“The Products Story” – Blockchain Technology in Supplychain

Do you know where your iPhone comes from? Do you know where the raw materials originated? Who manufactured the components? Who built the device? Most people aren’t even aware of how many steps are there between the design and the delivery of the product. Application of blockchain technology in supply chain management will help us track each and every step in the life of a product.

Blockchain is a type of distributed ledger that records the history of transactions in blocks of data. Each block is then chained to the next block, using a cryptographic hash referencing the previous block. This blockchain can be shared with anyone with the appropriate permission. Any tampering in the blocks will be immediately reflected to all the partners in the blockchain. This makes blockchain immutable!

It can be implemented in industries like media, markets, real estate, healthcare, supply chain, payments and so on.

The concept was introduced in 2008 by Satoshi Nakamoto, and then implemented for the first time in 2009 as part of the bitcoin, a digital cryptocurrency. Blockchain is the underlying technology behind bitcoin. Bitcoin has still not made a stand in the market but the blockchain technology would for sure reinvent the business world.

What internet did for information, blockchain will do for transactions!        – ginni Rometty, CEO of IBM

Below is a video on how blockchain works.


Advantages of BlockChain

Efficiency -Blockchain can reduce error and increase speed as it is all interconnected by nodes. This helps in making seamless cross border payments involving multiple parties.

Transparency – Get real time insights in trade and transactions rather than repots at different times.

Trust-The majority of participants in blockchain system need to approve transactions and agree upon data written, altered or removed. This helps to deter fraud and promote stronger relationships.

Resilience -The larger the number of blockchain participants, the more robust the data is as it is massively replicated.

Challenges of BlockChain

Lack of industry standards – With the growing number of blockchain companies and monopoly patents, it is very difficult to have cross platform network due to the innumerable blockchain platforms. It is required to create a cross industry open standard. 

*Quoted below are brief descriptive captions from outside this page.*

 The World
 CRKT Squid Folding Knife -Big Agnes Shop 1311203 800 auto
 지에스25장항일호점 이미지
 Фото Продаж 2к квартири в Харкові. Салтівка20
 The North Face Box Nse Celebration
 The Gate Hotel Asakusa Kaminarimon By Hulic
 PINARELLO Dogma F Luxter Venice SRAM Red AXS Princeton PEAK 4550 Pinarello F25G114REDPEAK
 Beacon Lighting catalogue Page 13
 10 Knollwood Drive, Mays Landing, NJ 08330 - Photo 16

Security – Since there is absence of common network standards and protocols, the nodes in blockchain could be breached.

Cost- building a block chain will be feasible only if there is increased volume that will drive down. The network will only be valuable when a critical mass of institutions have made a commitment to support distributed ledgers.

Regulation and governance – continuous monitoring around establishment of policies to ensure that they are correctly implemented and there is proper accounting. There needs to be a regulation in place for potential risks such as money laundering, terrorist financing, system risk and frauds.

In 2006, United States had a Spinach Outbreak with around 4000 projected cases of people infected with E.Coli bacteria causing a few deaths and hundreds of hospitalization! US Food and Drug Administration (FDA) took around 2 weeks to track back the spinach to the original farm, until then, spinach supply in the country was on a hold leveraging loss to the farmers. The outbreak occurred due to one farm and the losses were worldwide! It was time that we had a superfast, reliable and secure way of tracking a product from its origin to the shelf.

Wal-Mart is partnering with IBM and China’s Tsinghua University to begin a pilot test of blockchain shared digital ledger technology, using the highly encrypted technology to track produce transactions in the U.S. and pork-related transactions in China in an effort to improve food safety.

The blockchain system used for the pilot project is built on IBM’s version of the open-source Hyperledger platform, and the aim is to record data about all parties and transactions involved in products. All the participants in the blockchain would have digitally signed the smart contracts which specify the terms and conditions of each entity involved.

With the implementation of blockchain in the product life cycle, each product will be traceable and transparent. So now I would know the what-where-when of any product, is the product organic or chemically grown, how was it transported, was it responsibly sourced, was it fair trade, were the products transported under the agreed temperature conditions and so on.

Below is a video of how IBM blockchain tracks the shipment of a package as it moves along the supply chain, passing through multiple carriers.


Implementing blockchain in supply chain would benefit us with enhanced food safety, fresher food, less food wastage, deter food fraud, increase speed, promote responsibility, accountability and very importantly- Build consumer trust.

If the trial is successful and Walmart adopts blockchain technology to track food across the world, it could end up being the biggest deployments of the technology not just in food safety, but in food waste too.